Annual wage and salary growth fell to its lowest level for nearly a decade in the December quarter, but some economists see the labour market nearing a trough with a slowing in the decline in hours paid.

Figures published by Statistics New Zealand (SNZ) today show an annual rise of 1.8 percent in salary and wage rates, including overtime, as measured by the labour cost index (LCI).

That continued a decline in annual wage growth over the past 15 months from a peak of 4 percent in the year to September 2008, and was the lowest annual increase since 2001.

Salary and wage rates, including overtime, for the public sector rose 2.4 percent, while for the private sector the increase was 1.6 percent.

The rise for the public sector was the lowest since 2004, while the private sector increase was the lowest since 2001, SNZ said.

Meanwhile, the quarterly employment survey (QES), also published today, showed that for the year to December, employment, as measured by the number of full-time equivalent employees, decreased 2.5 percent and filled jobs decreased by 1.7 percent.

ASB chief economist Nick Tuffley said the data reflected the continued weak state of the labour market at the end of last year, although there was a hint of stabilisation in conditions.

An improvement in hiring intentions in recent business surveys suggested the labour market was near its trough, and ASB economists expected a recovery in employment this year, Mr Tuffley said.

An improvement in employment in the retail sector drove the increase in filled jobs and full time equivalents in the fourth quarter, but recent anecdotes suggested the retail sector would still face hurdles in the coming year.

The Household Labour Force Survey employment report, to be published on Thursday, wold give a better idea of how much slack remained in the labour market and how long wage growth would remain subdued, Mr Tuffley said.

Goldman Sachs JBWere economist Philip Borkin said he expected the labour market to begin to stabilise over this year, although there were few concrete signs of that yet.

Today's data could hardly be viewed as evidence of the self-sustaining recovery the Reserve Bank was looking for, Mr Borkin said.

"Yes, it is true that businesses are feeling more confident and are reporting an intention to go out and hire and invest. But intending to do something is one thing, and actually going out and doing it is another. There remains a general cautiousness from firms."

ANZ was cautious about job creation in the recovery, pointing to significant slack within the current workforce.

"Firms will likely look to increase their current workforces' hours rather than adjust absolute staffing levels.

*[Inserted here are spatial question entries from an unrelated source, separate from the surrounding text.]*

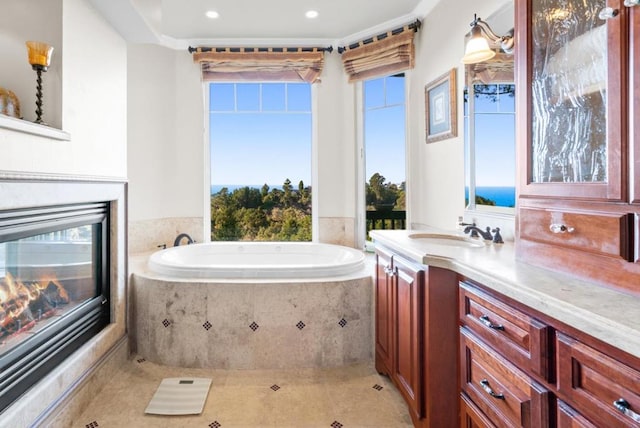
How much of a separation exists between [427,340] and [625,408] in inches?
31.0

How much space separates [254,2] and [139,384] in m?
2.97

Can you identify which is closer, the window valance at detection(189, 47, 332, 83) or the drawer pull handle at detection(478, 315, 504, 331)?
the drawer pull handle at detection(478, 315, 504, 331)

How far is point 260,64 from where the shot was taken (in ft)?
11.8

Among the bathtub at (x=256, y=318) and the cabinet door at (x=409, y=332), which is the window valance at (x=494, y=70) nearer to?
the cabinet door at (x=409, y=332)

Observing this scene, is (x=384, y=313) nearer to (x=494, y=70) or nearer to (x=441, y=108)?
(x=494, y=70)

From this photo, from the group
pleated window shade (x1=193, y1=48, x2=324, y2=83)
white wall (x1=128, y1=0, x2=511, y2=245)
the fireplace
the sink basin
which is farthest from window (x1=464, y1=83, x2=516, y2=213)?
the fireplace

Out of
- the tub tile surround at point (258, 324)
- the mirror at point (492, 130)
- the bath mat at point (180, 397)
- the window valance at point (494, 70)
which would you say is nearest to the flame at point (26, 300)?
the tub tile surround at point (258, 324)

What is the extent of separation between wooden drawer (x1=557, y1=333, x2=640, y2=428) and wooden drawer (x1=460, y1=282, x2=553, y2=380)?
0.16 feet

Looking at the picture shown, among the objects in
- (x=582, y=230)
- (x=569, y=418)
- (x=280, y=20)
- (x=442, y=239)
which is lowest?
(x=569, y=418)

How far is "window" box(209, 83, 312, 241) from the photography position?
384 cm

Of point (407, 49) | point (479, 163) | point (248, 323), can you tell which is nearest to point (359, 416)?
point (248, 323)

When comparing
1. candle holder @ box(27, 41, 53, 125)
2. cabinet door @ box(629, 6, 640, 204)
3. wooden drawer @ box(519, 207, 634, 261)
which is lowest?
wooden drawer @ box(519, 207, 634, 261)

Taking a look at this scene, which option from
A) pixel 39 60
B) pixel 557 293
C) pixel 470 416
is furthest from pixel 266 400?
pixel 39 60

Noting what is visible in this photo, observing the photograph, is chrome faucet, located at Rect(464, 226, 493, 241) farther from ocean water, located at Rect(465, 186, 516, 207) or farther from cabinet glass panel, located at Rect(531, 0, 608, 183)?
cabinet glass panel, located at Rect(531, 0, 608, 183)
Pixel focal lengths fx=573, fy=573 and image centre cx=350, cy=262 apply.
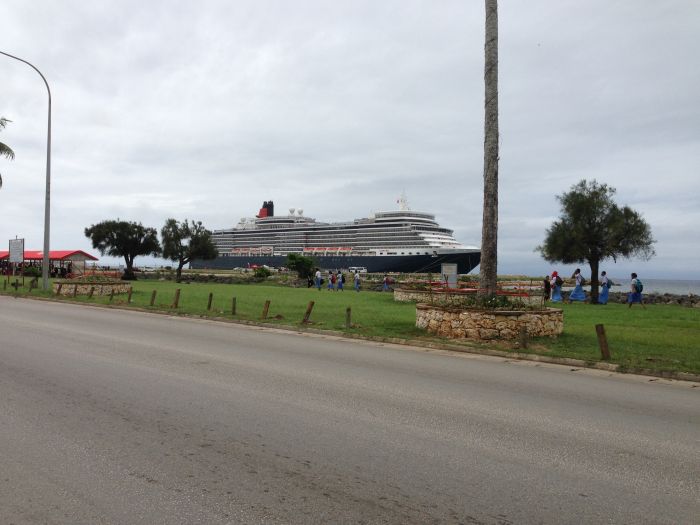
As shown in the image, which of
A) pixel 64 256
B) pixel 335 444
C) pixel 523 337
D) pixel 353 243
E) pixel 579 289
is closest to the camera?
pixel 335 444

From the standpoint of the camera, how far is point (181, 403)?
20.3ft

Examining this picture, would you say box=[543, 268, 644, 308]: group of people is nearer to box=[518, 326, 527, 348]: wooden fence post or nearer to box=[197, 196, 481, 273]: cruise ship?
box=[518, 326, 527, 348]: wooden fence post

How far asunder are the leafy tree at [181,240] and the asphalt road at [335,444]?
6286 centimetres

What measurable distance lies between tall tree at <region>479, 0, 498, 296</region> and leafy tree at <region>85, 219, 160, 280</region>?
5891cm

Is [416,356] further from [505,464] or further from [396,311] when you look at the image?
[396,311]

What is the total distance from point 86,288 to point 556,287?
23.8 metres

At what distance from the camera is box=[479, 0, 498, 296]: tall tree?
1381 cm

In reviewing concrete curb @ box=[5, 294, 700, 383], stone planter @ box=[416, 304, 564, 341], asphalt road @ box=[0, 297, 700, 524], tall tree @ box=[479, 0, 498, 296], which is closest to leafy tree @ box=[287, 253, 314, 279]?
concrete curb @ box=[5, 294, 700, 383]

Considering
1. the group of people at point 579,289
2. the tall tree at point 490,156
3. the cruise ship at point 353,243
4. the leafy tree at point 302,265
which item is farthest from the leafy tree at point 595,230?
the cruise ship at point 353,243

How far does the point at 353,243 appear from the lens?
89938mm

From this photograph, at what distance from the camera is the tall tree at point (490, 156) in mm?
13812

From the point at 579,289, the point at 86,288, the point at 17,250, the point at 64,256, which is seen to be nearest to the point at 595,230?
the point at 579,289

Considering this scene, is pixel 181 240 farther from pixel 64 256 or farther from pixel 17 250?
pixel 17 250

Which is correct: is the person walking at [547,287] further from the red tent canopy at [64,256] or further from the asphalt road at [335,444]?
the red tent canopy at [64,256]
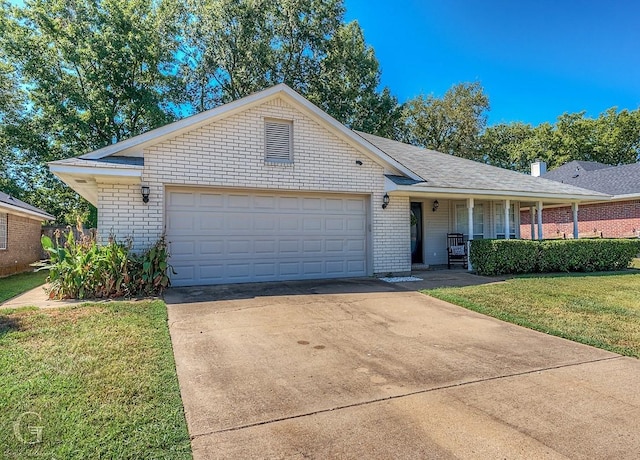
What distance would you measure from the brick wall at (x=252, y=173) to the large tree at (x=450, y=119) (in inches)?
867

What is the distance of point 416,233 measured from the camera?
13172mm

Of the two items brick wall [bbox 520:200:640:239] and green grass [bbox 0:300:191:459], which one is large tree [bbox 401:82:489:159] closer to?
brick wall [bbox 520:200:640:239]

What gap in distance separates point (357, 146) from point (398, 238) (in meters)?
2.85

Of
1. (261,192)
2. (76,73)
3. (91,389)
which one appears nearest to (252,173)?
(261,192)

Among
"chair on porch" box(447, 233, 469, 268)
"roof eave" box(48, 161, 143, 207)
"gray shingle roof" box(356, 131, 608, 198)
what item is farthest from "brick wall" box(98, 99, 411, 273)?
"chair on porch" box(447, 233, 469, 268)

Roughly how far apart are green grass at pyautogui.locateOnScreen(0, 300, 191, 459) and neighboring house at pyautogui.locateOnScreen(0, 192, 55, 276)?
35.0 feet

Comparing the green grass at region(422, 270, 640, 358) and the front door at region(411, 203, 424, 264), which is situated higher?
the front door at region(411, 203, 424, 264)

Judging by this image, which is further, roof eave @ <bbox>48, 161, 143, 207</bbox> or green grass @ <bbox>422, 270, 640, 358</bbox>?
roof eave @ <bbox>48, 161, 143, 207</bbox>

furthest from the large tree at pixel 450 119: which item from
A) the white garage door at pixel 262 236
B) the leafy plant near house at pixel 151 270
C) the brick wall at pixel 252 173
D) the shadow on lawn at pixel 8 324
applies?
the shadow on lawn at pixel 8 324

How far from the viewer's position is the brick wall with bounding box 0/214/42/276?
559 inches

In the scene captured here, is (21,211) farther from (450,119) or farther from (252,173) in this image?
(450,119)

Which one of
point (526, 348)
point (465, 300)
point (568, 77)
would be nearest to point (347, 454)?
point (526, 348)

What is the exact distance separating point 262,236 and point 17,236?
1258 cm

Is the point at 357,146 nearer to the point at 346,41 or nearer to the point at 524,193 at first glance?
the point at 524,193
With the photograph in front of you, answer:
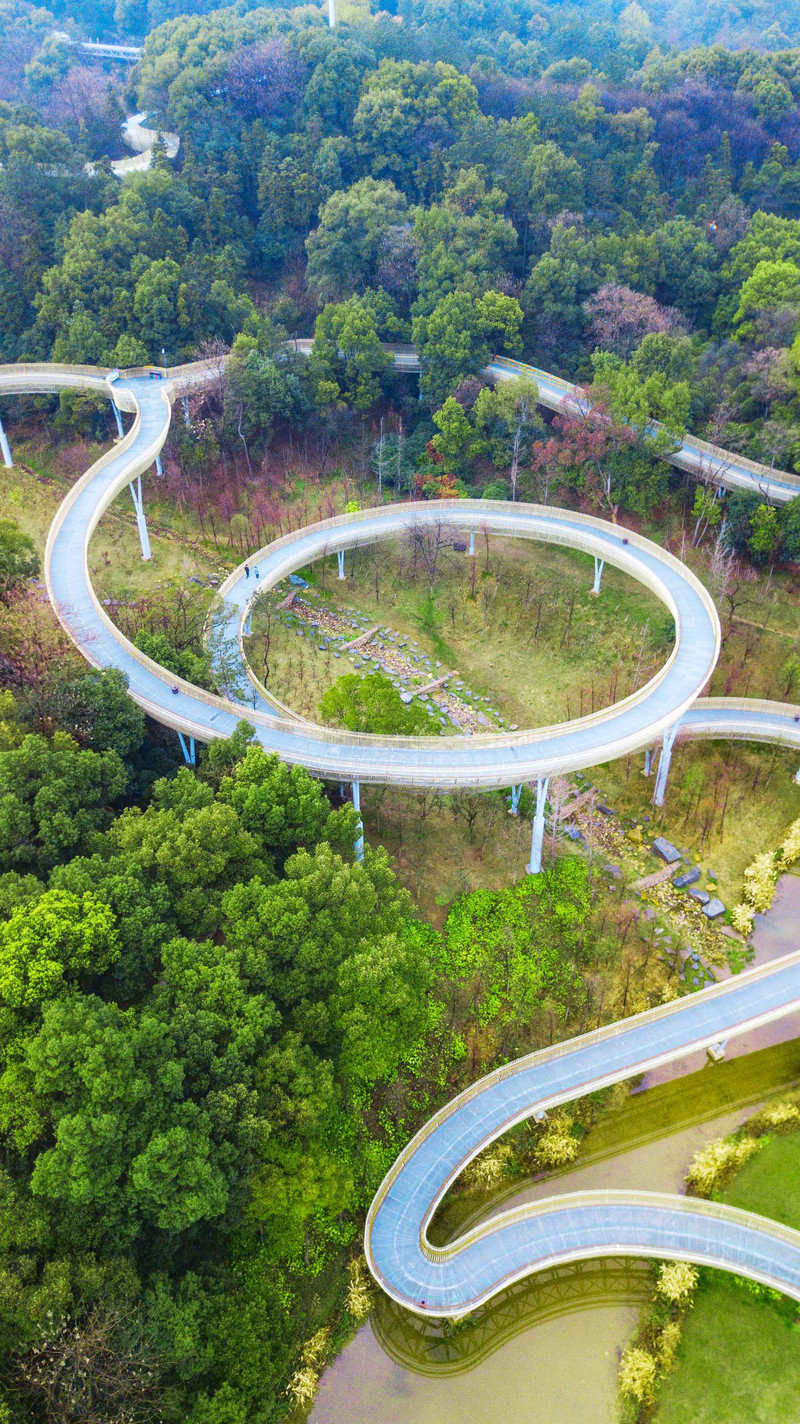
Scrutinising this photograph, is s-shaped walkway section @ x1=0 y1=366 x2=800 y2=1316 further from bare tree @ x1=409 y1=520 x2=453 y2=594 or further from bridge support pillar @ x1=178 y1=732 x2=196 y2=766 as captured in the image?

This will mean the unemployment rate may stabilise at a higher level than we had been accustomed to in past recoveries."

As measured by the LCI, in just the December quarter, salary and wage rates, including overtime, increased 0.4 percent, following a rise of 0.5 percent in the September quarter.

Both the public and private sectors recorded increases of 0.3 percent in the December quarter.

The slow-down in annual wage rate growth happened during a period in which the business demand for labour declined, SNZ said.

The QES showed that seasonally adjusted gross earnings rose 1.9 percent for the year to December, while seasonally adjusted total paid hours fell 1.8 percent for the same period.

For the December quarter seasonally adjusted total paid hours fell 0.3 percent, while seasonally adjusted total gross earnings rose 0.1 percent.

Filled jobs rose 1.2 percent for the quarter, and full-time equivalent employees were up 1.4 percent.

According to the QES average total hourly earnings rose 3.7 percent in the year to December but slipped 0.2 percent for the quarter.

QES average earnings statistics reflect not only changes in pay rates, but also compositional and other changes across and within the paid workforce. In comparison, the LCI measures changes in salary and wage rates for a fixed quantity and quality of labour input.